▶ [Data for this exercise]

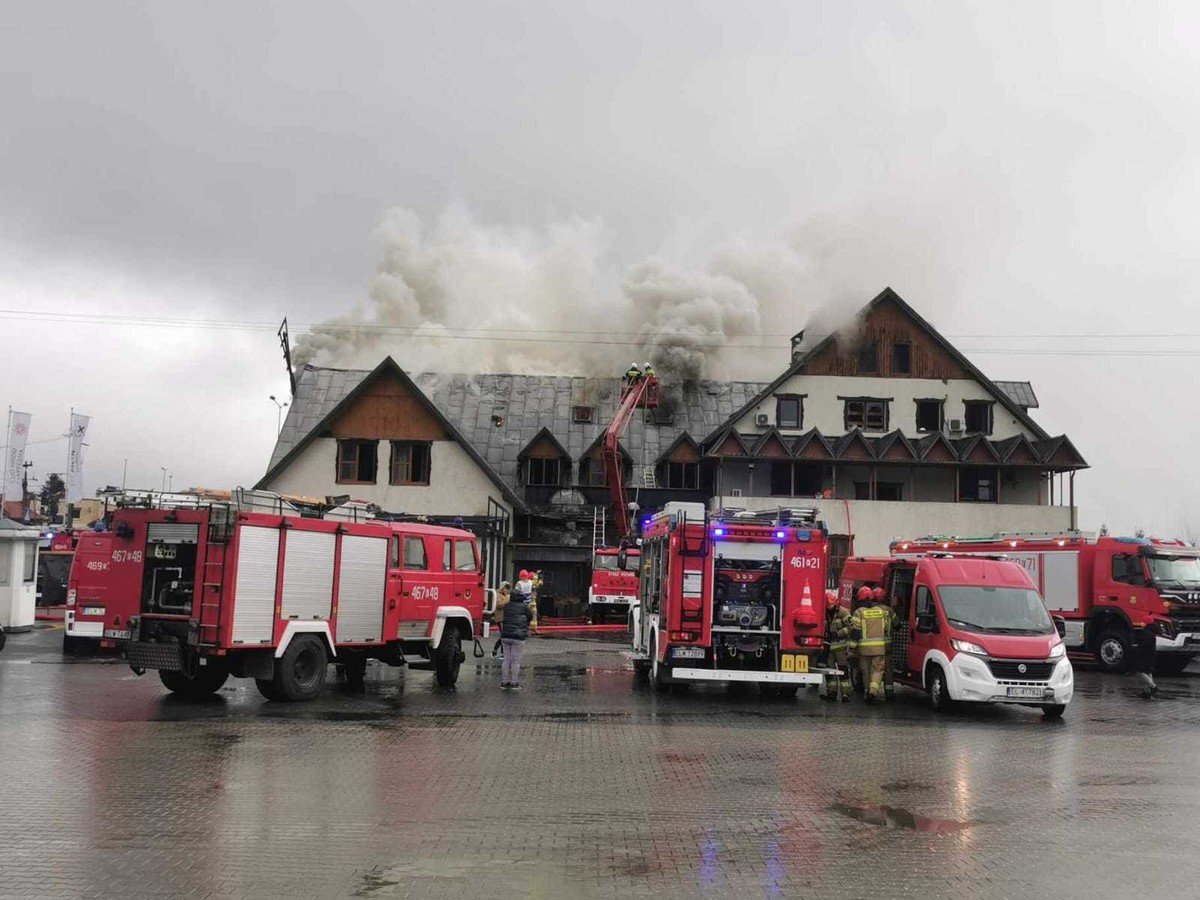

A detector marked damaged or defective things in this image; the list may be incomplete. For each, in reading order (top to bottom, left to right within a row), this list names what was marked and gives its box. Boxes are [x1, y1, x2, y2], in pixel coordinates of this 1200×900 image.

broken window [856, 342, 876, 374]
broken window [896, 342, 916, 374]
broken window [772, 400, 800, 430]
broken window [844, 400, 892, 432]
broken window [920, 400, 948, 432]
broken window [964, 400, 992, 436]
broken window [336, 442, 378, 486]
broken window [390, 442, 432, 486]
broken window [524, 458, 564, 486]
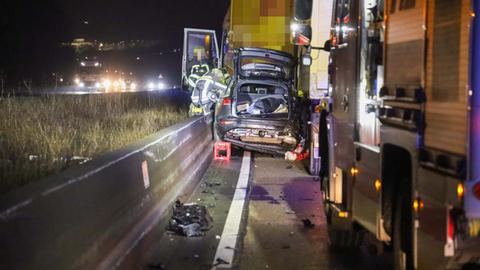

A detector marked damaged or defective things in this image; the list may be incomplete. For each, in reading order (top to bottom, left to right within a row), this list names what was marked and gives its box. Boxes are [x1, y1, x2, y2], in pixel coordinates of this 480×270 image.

severely damaged car [214, 47, 300, 155]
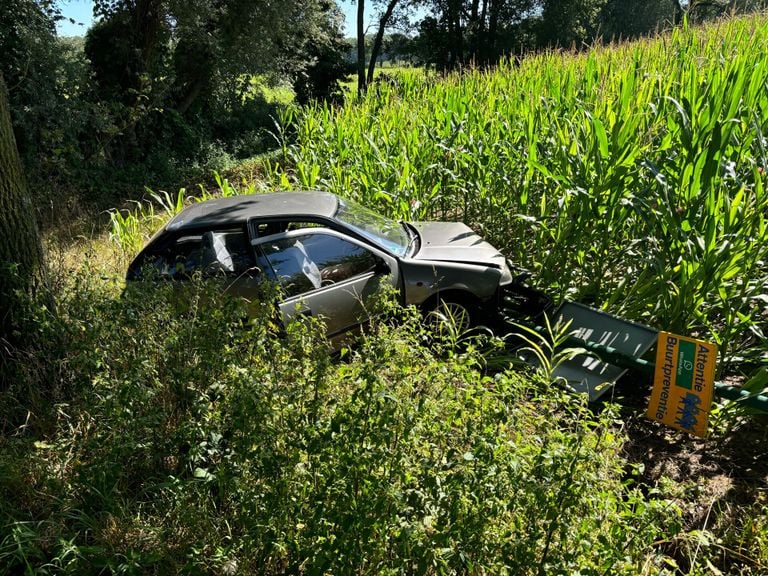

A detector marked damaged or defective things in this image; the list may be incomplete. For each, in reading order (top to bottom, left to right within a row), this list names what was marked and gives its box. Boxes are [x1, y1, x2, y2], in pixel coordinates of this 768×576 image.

crashed silver car [126, 192, 544, 342]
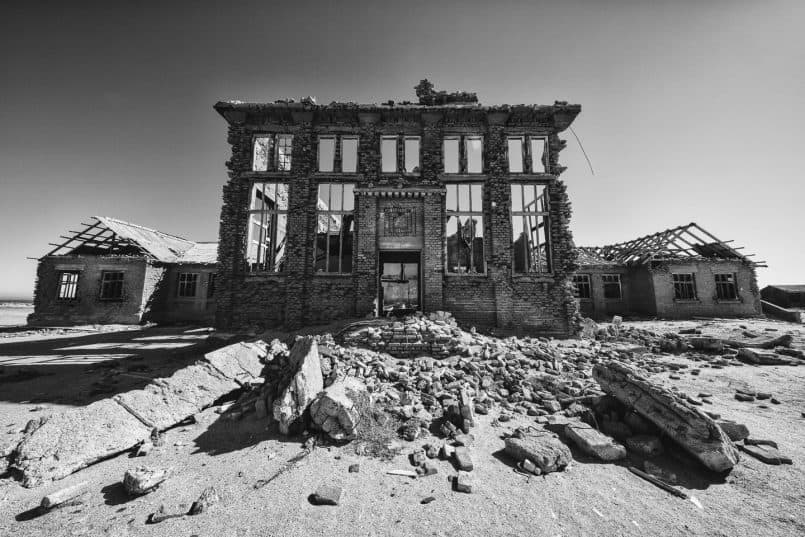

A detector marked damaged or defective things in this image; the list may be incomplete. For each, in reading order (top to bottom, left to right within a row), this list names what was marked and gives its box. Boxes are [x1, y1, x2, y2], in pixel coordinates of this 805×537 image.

broken window frame [250, 132, 294, 171]
damaged annexe [212, 84, 576, 332]
broken window frame [248, 182, 292, 272]
broken window frame [312, 183, 354, 274]
broken window frame [446, 182, 484, 274]
broken window frame [508, 183, 552, 274]
broken window frame [56, 270, 80, 300]
broken window frame [99, 270, 124, 300]
broken window frame [177, 272, 199, 298]
broken window frame [572, 274, 592, 300]
broken window frame [600, 274, 620, 300]
broken window frame [672, 274, 696, 300]
broken window frame [712, 274, 740, 300]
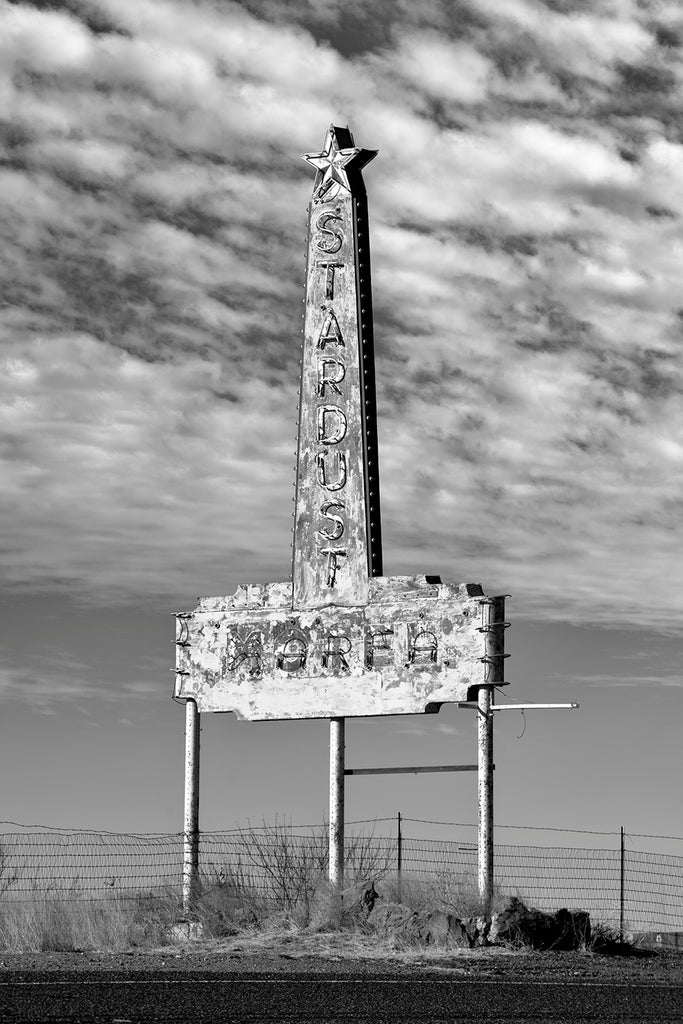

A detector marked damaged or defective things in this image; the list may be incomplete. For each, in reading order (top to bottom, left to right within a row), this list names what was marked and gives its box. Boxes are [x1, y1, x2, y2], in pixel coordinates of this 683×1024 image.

rusty metal sign [175, 126, 508, 720]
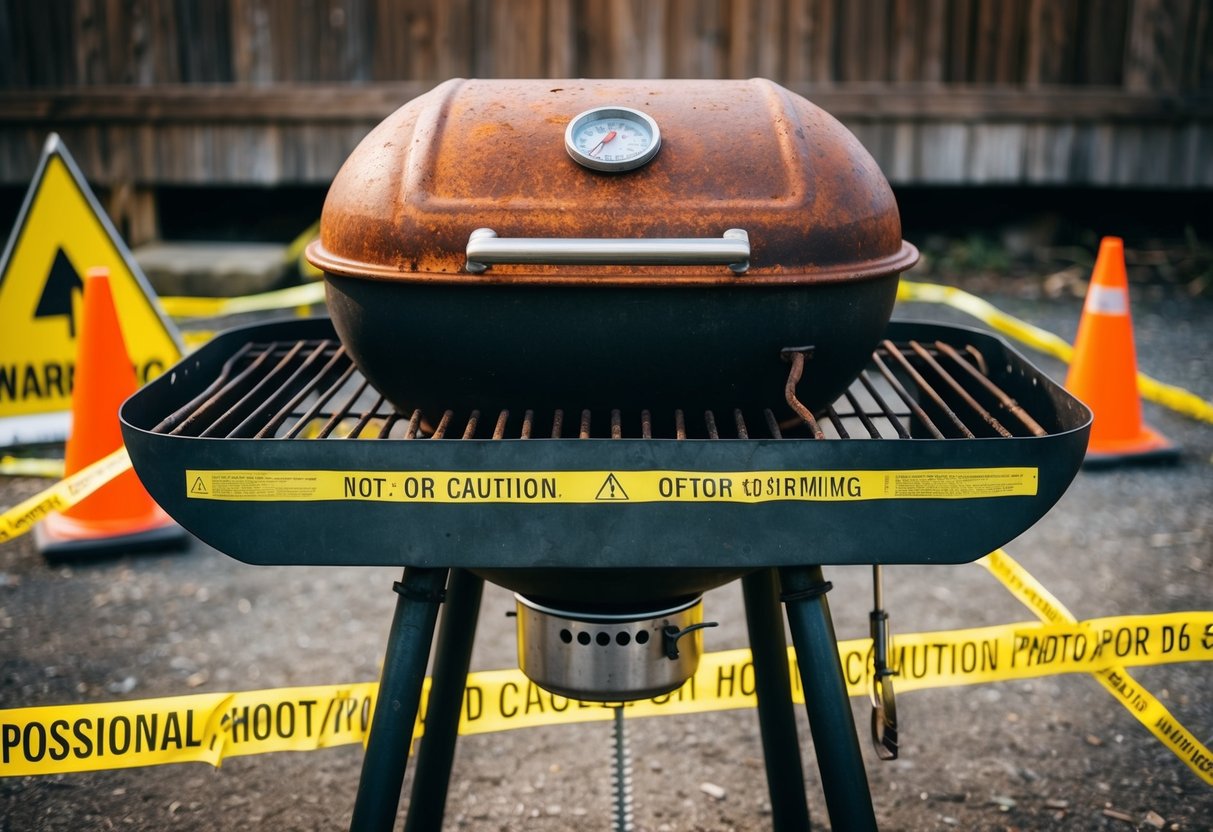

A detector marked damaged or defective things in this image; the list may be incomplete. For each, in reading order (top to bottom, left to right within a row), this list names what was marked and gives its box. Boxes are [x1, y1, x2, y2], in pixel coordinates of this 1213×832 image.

rusty barbecue grill [123, 316, 1096, 832]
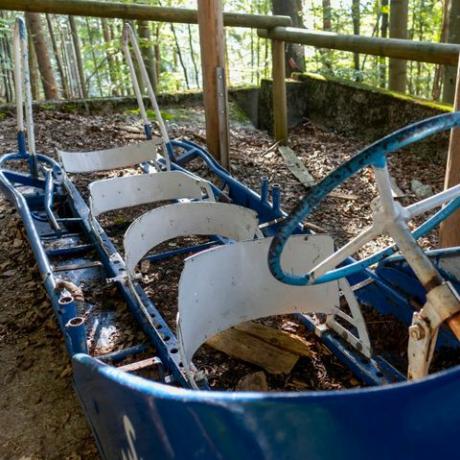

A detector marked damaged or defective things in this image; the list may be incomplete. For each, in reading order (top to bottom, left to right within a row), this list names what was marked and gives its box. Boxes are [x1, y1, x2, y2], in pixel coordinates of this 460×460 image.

rusted blue metal frame [268, 112, 460, 284]
corroded bolt [408, 324, 426, 342]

▶ [What the task asks] Using the material above, restate word for word the lines from the line that has "this 683×1024 image." to the last line, inclusive, with pictures omitted.

▶ [Exercise output]
A detector marked damaged or defective things in this image; the list may be incomplete. For each, in reading order (top to bottom, left to right within a row), this list names what was marked and gives its box. Boxes are [x1, y1, x2, y2], in pixel coordinates of this 683×1024 image.

rusty metal sign [175, 126, 508, 720]

A detector marked damaged or defective things in this image; the list may be incomplete. For each, in reading order (top to bottom, left to right within a row), this list names what was marked and gives its box. Boxes are [x1, y1, x2, y2], in pixel coordinates of this 1213×832 image.

rusty barbecue grill [123, 316, 1096, 832]

A detector marked damaged or defective things in this image; the list may be incomplete. For each, in reading order (top to bottom, left to right within a row), this list names what was marked and gives its box. Boxes are [x1, y1, x2, y2], in pixel coordinates of this 460×460 image.

rusted blue metal frame [268, 112, 460, 284]
corroded bolt [408, 324, 426, 342]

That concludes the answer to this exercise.